* _What to do_
Extract every line of the material below and reproduce it faithfully.

· · · ·

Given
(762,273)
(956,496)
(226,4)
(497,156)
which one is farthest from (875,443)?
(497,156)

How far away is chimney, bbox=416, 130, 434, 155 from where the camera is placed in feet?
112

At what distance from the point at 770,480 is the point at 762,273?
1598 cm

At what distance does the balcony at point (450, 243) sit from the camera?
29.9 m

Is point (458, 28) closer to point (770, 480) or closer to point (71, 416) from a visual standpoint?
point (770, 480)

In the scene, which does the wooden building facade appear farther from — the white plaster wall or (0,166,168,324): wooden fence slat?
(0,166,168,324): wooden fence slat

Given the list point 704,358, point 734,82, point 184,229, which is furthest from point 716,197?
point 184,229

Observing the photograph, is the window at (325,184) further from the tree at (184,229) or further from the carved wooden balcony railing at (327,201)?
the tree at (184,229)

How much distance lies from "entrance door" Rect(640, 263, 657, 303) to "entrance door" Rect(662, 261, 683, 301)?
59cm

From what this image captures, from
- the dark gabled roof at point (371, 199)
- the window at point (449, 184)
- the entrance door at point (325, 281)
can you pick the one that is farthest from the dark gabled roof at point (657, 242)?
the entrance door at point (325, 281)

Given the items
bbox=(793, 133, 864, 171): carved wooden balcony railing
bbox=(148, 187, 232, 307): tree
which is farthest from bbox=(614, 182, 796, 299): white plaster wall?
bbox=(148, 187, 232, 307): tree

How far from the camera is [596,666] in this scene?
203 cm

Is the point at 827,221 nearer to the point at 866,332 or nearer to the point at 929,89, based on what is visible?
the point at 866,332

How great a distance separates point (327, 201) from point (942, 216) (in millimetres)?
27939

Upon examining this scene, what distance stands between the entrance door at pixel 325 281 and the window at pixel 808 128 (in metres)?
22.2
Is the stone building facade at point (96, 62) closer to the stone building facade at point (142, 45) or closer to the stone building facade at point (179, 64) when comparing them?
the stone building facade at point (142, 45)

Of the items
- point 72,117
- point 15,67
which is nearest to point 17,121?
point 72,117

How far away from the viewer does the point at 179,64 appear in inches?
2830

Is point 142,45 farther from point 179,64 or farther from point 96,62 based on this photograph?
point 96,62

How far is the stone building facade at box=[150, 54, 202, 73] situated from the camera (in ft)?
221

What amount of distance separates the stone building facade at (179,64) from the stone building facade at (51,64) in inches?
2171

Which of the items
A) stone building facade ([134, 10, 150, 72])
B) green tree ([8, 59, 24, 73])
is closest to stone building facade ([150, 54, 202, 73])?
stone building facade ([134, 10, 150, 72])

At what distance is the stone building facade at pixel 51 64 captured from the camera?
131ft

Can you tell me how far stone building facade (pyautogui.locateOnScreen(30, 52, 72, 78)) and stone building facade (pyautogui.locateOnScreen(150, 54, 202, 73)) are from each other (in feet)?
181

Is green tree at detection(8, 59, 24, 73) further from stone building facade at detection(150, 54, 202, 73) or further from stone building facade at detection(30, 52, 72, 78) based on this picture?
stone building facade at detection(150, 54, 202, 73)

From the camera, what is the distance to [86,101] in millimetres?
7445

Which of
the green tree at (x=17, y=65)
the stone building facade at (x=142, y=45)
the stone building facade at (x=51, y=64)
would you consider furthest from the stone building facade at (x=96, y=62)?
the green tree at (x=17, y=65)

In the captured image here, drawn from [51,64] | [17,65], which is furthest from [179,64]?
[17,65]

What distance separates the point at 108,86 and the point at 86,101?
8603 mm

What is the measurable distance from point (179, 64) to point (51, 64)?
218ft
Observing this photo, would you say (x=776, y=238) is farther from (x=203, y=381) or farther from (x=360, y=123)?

· · · ·

* _Exercise answer_
Given
(762,273)
(956,496)
(226,4)
(497,156)
which one is farthest from (875,443)?
(497,156)

How far away is chimney, bbox=416, 130, 434, 155 from where the camera is placed in feet?
112

At what distance from the point at 770,480 is the point at 762,273?
1598 cm

At what distance does the balcony at point (450, 243) sit from the camera?
29.9 m

Is point (458, 28) closer to point (770, 480) or closer to point (71, 416) from a visual standpoint?
point (770, 480)

In the scene, which does the wooden building facade appear farther from — the white plaster wall or (0,166,168,324): wooden fence slat?
(0,166,168,324): wooden fence slat

Given the list point 704,358, point 734,82, point 184,229, which is furthest from point 716,197?
point 184,229

Observing the photograph, is the window at (325,184) further from the tree at (184,229) or further from the carved wooden balcony railing at (327,201)?
the tree at (184,229)

How much distance lies from "entrance door" Rect(640, 263, 657, 303) to "entrance door" Rect(662, 261, 683, 301)?
59cm

From what this image captures, from
- the dark gabled roof at point (371, 199)
- the window at point (449, 184)
- the entrance door at point (325, 281)
can you pick the one that is farthest from the dark gabled roof at point (657, 242)?
the entrance door at point (325, 281)

Given the items
bbox=(793, 133, 864, 171): carved wooden balcony railing
bbox=(148, 187, 232, 307): tree
which is farthest from bbox=(614, 182, 796, 299): white plaster wall?
bbox=(148, 187, 232, 307): tree

How far from the camera is [596,666] in this scene?
203 cm

Is the point at 827,221 nearer to the point at 866,332 or nearer to the point at 929,89, based on what is visible?
the point at 866,332

How great a distance separates point (327, 201) from point (942, 216) (in millimetres)?
27939

Upon examining this scene, what distance stands between the entrance door at pixel 325 281 and the window at pixel 808 128 (in metres)?
22.2
Is the stone building facade at point (96, 62) closer to the stone building facade at point (142, 45) or closer to the stone building facade at point (179, 64) when comparing them?
the stone building facade at point (142, 45)

Of the items
- point 72,117
- point 15,67
which is nearest to point 17,121?
point 72,117

How far away from the viewer does the point at 179,64 appear in inches?
2830

Is point 142,45 farther from point 179,64 or farther from point 96,62 based on this photograph?
point 96,62

How far is the stone building facade at box=[150, 54, 202, 73] situated from the camera (in ft)?
221

What amount of distance separates the stone building facade at (179,64) from the stone building facade at (51,64) in inches?
2171

Which of the items
A) stone building facade ([134, 10, 150, 72])
B) green tree ([8, 59, 24, 73])
is closest to stone building facade ([150, 54, 202, 73])?
stone building facade ([134, 10, 150, 72])

At what distance is the stone building facade at pixel 51 64 captured from the camera?
131ft

Can you tell me how far stone building facade (pyautogui.locateOnScreen(30, 52, 72, 78)) and stone building facade (pyautogui.locateOnScreen(150, 54, 202, 73)) are from each other (in feet)?
181

Is green tree at detection(8, 59, 24, 73) further from stone building facade at detection(150, 54, 202, 73) or further from stone building facade at detection(30, 52, 72, 78) based on this picture?
stone building facade at detection(150, 54, 202, 73)

From the camera, what is the distance to [86,101] in millimetres?
7445

Which of
the green tree at (x=17, y=65)
the stone building facade at (x=142, y=45)
the stone building facade at (x=51, y=64)
would you consider furthest from the stone building facade at (x=96, y=62)?
the green tree at (x=17, y=65)

In the captured image here, drawn from [51,64] | [17,65], which is furthest from [179,64]?
[17,65]

What distance separates the point at 108,86 and the point at 86,101?
8603 mm

What is the measurable distance from point (179, 64) to point (51, 64)?
218ft
Observing this photo, would you say (x=776, y=238) is farther from (x=203, y=381) or farther from (x=360, y=123)?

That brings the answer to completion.